Lines from the one with "Image 4: Screened" to the end of the material, both included: print them exactly and print nothing else. Omit the pictures.

Data below
────────────────────

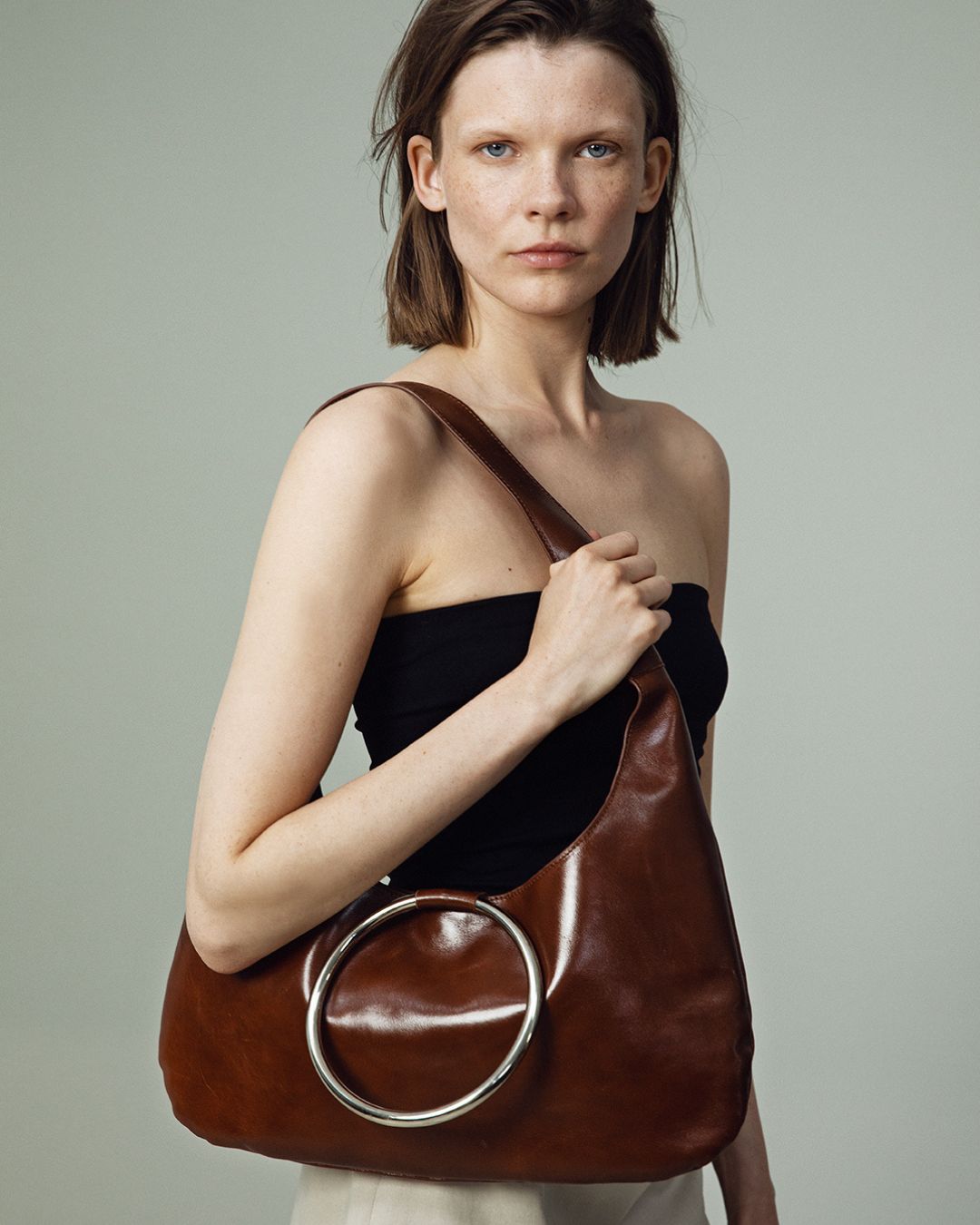 A person holding a KALDA brown shoulder bag with a signature metal circle closure.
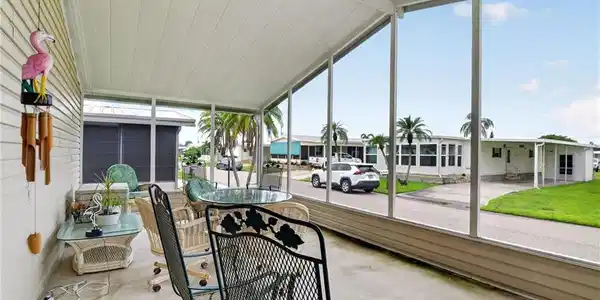 Image 4: Screened porch featuring a solid roof and concrete flooring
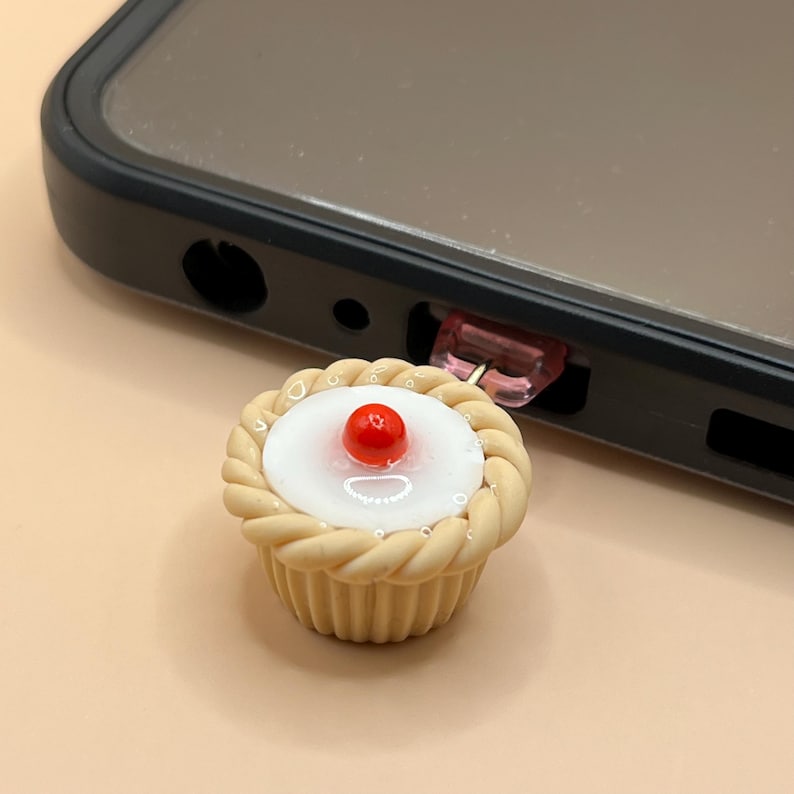 May include: A small, beige cupcake with a white frosting and a red cherry on top. The cupcake is attached to a pink and clear plastic connector.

────────────────────

Task solution
 Image 4: Screened porch featuring a solid roof and concrete flooring
 May include: A small, beige cupcake with a white frosting and a red cherry on top. The cupcake is attached to a pink and clear plastic connector.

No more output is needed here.